有機EL表示装置は自己発光表示装置であるため、視野角が広く、応答速度が速い。また、バックライトが不要であるため、薄型軽量化が可能である。これらの理由から、近年、有機EL表示装置は、液晶表示装置に代わる表示装置として注目されている。
有機EL表示装置の主要部である有機EL素子は、光透過性の前面電極と、これと対向した光反射性または光透過性の背面電極と、それらの間に介在するとともに発光層を含んだ有機物層とで構成されている。有機EL素子は、有機物層に電気を流すことにより発光する電荷注入型の自発光素子である。
ところで、有機EL素子の輝度は、これに流す電流の大きさに応じて増加する。しかしながら、電流密度を高めると、消費電力が大きくなるのに加え、有機EL素子の寿命が著しく短くなる。したがって、高輝度、低消費電力、長寿命を同時に実現するには、有機EL素子が放出する光を有機EL表示装置の外部へとより効率的に取り出すこと,すなわち光の取り出し効率を向上させること,が重要である。
本発明の目的は、光の取り出し効率に優れた有機EL表示装置を提供することにある。
本発明の第1側面によると、光透過性の第1電極と、前記第1電極と対向した第2電極と、前記第1及び第2電極間に介在するとともに発光層を含んだ有機物層とを備えた有機EL素子と、前記第1電極と対向するとともに光透過性の第1領域を含んだ光取り出し層と、前記第1電極と前記光取り出し層との間に介在するとともに前記第1電極及び前記第1領域と比較して屈折率がより小さい光透過性のフォトントンネリング層とを具備し、前記第1電極から前記第1領域までの距離は、前記発光層が放出する光が前記第1電極と前記フォトントンネリング層との界面に臨界角よりも大きな入射角で入射したときに生じるエバネッセント波のしみ出し深さの最大値未満であることを特徴とする有機EL表示装置が提供される。

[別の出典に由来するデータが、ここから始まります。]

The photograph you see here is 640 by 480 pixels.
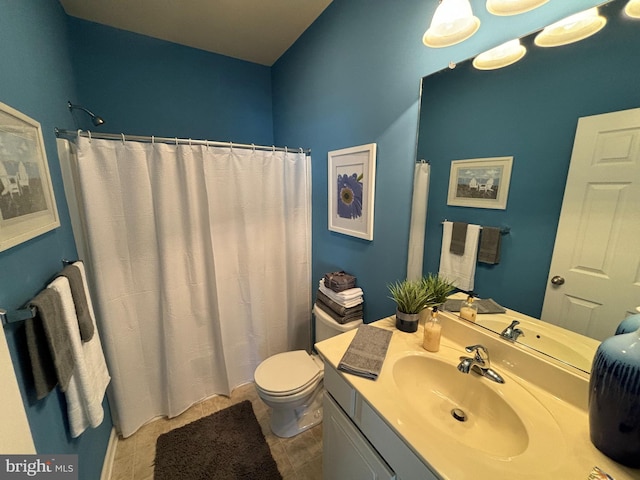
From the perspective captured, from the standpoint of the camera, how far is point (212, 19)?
166 cm

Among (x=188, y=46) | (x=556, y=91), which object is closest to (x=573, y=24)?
(x=556, y=91)

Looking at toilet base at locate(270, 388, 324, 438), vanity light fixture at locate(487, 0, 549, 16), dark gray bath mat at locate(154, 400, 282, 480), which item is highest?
vanity light fixture at locate(487, 0, 549, 16)

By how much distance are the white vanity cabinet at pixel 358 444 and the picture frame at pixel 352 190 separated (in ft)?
2.74

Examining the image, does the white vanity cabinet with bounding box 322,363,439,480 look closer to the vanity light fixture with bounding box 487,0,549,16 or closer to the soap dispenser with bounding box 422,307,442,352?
the soap dispenser with bounding box 422,307,442,352

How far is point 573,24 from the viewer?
718mm

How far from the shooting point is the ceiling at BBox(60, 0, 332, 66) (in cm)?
152

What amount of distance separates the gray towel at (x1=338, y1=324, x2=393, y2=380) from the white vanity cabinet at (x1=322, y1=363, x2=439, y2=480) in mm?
59

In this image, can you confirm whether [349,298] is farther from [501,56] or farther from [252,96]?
[252,96]

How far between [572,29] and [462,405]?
1.26 meters

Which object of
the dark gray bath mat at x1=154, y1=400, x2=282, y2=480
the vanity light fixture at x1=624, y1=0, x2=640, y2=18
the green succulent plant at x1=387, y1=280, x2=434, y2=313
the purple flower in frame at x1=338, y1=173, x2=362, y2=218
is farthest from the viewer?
the purple flower in frame at x1=338, y1=173, x2=362, y2=218

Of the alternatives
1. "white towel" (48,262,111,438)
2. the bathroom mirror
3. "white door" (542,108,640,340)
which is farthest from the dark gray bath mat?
"white door" (542,108,640,340)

本発明の第2側面によると、光透過性の第1電極と、前記第1電極と対向した第2電極と、前記第1及び第2電極間に介在するとともに発光層を含んだ有機物層とを備えた有機EL素子と、前記第1電極と対向するとともに光透過性の第1領域を含んだ光取り出し層と、前記第1電極と前記光取り出し層との間に介在するとともに前記第1電極及び前記第1領域と比較して屈折率がより小さい光透過性のフォトントンネリング層とを具備し、前記第1電極から前記第1領域までの距離は160nm以下であることを特徴とする有機EL表示装置が提供される。
本発明によると、光の取り出し効率に優れた有機EL表示装置が提供される。
以下、本発明の幾つかの態様について、図面を参照しながら詳細に説明する。なお、各図において、同様または類似した機能を発揮する構成要素には同一の参照符号を付し、重複する説明は省略する。

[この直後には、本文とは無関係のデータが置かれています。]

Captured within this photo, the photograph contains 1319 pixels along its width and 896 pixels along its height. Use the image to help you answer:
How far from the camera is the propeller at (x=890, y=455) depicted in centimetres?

図1は、本発明の第1態様に係る有機EL表示装置を概略的に示す断面図である。図1では、有機EL表示装置1を、その表示面,すなわち前面または光出射面,が下方を向き、背面が上方を向くように描いている。
この有機EL表示装置1は、アクティブマトリクス型駆動方式を採用した下面発光型の有機EL表示装置であり、絶縁基板10として、例えば、ガラス基板のような透明基板を含んでいる。この絶縁基板10上では、複数の画素がマトリクス状に配列している。各画素は、例えば、一対の電源端子間で直列に接続された駆動制御素子20及び有機EL素子40と、画素スイッチ(図示せず)とを含んでいる。駆動制御素子20は、その制御端子が画素スイッチを介して映像信号線(図示せず)に接続されており、映像信号線から供給される映像信号に対応した大きさの電流を有機EL素子40へ出力する。また、画素スイッチの制御端子は走査信号線(図示せず)に接続されており、走査信号線から供給される走査信号によりON/OFFが制御される。なお、これら画素には、他の構造を採用することも可能である。

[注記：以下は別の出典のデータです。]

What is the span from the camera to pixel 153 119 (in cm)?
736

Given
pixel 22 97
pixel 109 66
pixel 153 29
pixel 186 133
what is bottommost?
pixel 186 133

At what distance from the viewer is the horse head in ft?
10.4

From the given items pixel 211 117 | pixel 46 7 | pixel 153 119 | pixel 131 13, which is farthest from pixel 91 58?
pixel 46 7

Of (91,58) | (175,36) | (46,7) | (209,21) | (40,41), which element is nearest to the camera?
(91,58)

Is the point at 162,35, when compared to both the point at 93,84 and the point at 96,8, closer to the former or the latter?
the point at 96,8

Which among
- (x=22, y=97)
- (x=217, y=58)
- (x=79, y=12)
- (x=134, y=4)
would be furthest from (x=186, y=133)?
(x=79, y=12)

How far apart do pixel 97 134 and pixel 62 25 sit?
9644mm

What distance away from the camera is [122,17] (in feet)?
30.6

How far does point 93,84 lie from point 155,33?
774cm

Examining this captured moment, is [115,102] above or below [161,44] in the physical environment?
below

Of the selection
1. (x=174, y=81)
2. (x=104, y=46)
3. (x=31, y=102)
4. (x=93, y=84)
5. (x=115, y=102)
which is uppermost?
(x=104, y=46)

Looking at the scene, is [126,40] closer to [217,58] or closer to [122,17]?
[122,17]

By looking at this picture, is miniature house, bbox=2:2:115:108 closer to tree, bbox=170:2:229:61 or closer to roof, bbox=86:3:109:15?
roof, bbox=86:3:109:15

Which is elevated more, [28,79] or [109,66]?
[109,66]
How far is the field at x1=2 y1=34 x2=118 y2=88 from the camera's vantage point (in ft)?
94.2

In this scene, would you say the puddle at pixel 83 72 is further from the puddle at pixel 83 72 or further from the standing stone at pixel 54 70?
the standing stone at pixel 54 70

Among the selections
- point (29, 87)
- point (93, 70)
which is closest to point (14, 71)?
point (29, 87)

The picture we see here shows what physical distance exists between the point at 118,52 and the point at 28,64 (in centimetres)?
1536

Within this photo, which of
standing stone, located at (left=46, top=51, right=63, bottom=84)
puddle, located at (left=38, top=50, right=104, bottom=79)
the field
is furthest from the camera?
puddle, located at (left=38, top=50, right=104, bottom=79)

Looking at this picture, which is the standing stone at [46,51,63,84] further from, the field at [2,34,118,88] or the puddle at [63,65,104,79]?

基板10上には、アンダーコート層12として、例えば、SiNx層とSiOx層とが順次積層されている。アンダーコート層12上には、例えばチャネル及びソース・ドレインが形成されたポリシリコン層である半導体層13、例えばTEOS(TetraEthyl OrthoSilicate)などを用いて形成され得るゲート絶縁膜14、及び例えばMoWなどからなるゲート電極15が順次積層されており、それらはトップゲート型の薄膜トランジスタ(以下、TFTという)を構成している。この例では、これらTFTは、駆動制御素子20や画素スイッチのTFTとして利用している。また、ゲート絶縁膜14上には、ゲート電極15と同一の工程で形成可能な走査信号線(図示せず)がさらに設けられている。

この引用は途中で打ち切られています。